El eco de ese malhumor persistió en la tercera Conferencia de los Tres, la del 23 de mayo, cuando dijo: “Estamos en una pandemia que mata gente. ¿Lo entendemos?”. La chicana, orientada a  presentarle el SARS–CoV–2 a los dummies que lo subestiman por reflejo opositor, como si el bicho malo de Wuhan no fuera a inocular a los temerarios, tuvo un tono de autoridad y desafío. Sus escuderos de PBI, Kicillof y Larreta, suavizaron el envío con retruécanos sobre asuntos específicos: camas, respiradores, PCRs, espacios de aislamiento. Efectivo Rodríguez Larreta en su minimalismo de cómic; lírico Kicillof, con su barroco de asamblea universitaria en la que las cosas se discuten hasta que se apaga la luz. Ninguno de los dos se animó a imponer lo que le concedieron a Fernández: la manifestación de un carácter, en todo caso del ánimo exhausto del que tiene que liderar una crisis sanitaria montada sobre una crisis económica, sin manuales de uso, con recursos limitados y contra el bullicio de la doxa que, en argentino, llamaremos “la boludez”.

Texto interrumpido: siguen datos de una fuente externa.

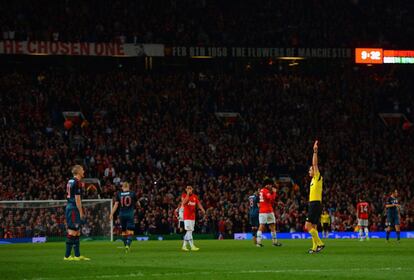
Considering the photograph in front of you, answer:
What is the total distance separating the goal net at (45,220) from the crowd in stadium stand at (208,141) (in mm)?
99

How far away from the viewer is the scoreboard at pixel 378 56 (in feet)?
198

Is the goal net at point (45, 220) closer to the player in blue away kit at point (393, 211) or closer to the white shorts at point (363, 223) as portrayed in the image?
the white shorts at point (363, 223)

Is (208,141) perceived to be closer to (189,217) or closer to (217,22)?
(217,22)

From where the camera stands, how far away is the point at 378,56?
2387 inches

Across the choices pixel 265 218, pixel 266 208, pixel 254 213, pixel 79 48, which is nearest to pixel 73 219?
pixel 265 218

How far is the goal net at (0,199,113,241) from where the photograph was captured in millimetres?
41625

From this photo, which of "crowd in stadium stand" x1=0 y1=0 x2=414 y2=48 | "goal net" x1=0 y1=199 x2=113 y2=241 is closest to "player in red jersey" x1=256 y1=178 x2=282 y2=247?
"goal net" x1=0 y1=199 x2=113 y2=241

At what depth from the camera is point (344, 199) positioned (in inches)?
2077

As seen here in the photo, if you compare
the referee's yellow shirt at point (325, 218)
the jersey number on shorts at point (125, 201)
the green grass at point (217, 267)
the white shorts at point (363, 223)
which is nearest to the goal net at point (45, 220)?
the referee's yellow shirt at point (325, 218)

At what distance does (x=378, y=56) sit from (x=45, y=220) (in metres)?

La cuarta Conferencia de los Tres (4 de junio) fue la primera en la que los conferencistas, siempre distribuidos como jueces de cámara con su presidente en el centro, y todos apoyando sus pitucones sobre la misma mesa, estuvieron separados a una distancia de pandemia. Fue el crecimiento de los contagios lo que los hermanó en la separación. Si se juzgan sus rostros comparándolos con los que mostraron el 15 de marzo, estos parecen pertenecer a otras biografías. Se anuncian los testeos rápidos y la crecida de contagios en el AMBA, ese caldo demográfico espeso. No hay dudas de que está subiendo la marea. La alarma suena para el cuidadoso y para el coronavirópata que florea su libertad en la jaula de los leones. Como mini gaffe en la administración de micrófonos, Alberto Fernández se lo cede a Rodríguez Larreta y luego le pide otra vez la palabra. Kicillof sonríe por el incidente. Rodríguez Larreta ya estaba sonriendo. La escena fue una fuga dramática en forma de casting de simpatías con triple empate técnico.

La quinta Conferencia de los Tres es la primera del invierno. Empieza la temporada alta. Regresan la firmeza en las restricciones, el encierro, el enfriamiento del transporte. El pack de gobernantes ya lleva más de 100 días de gira y todavía nadie cruzó el río. Del otro lado los esperan los abolicionistas del aislamiento, cociendo a fuego lento citas trilladas de Orwell y de la Constitución Nacional, sapucáis libertarios, advertencias sobre el regreso inminente de Stalin. Habrá que ver qué tipo de memoria emotiva, y de qué tamaño, le quedará de todo esto a la Argentina cuando salga de las sombras.

* Escritor. Su último libro es Felicidades, Seix Barral, 2019.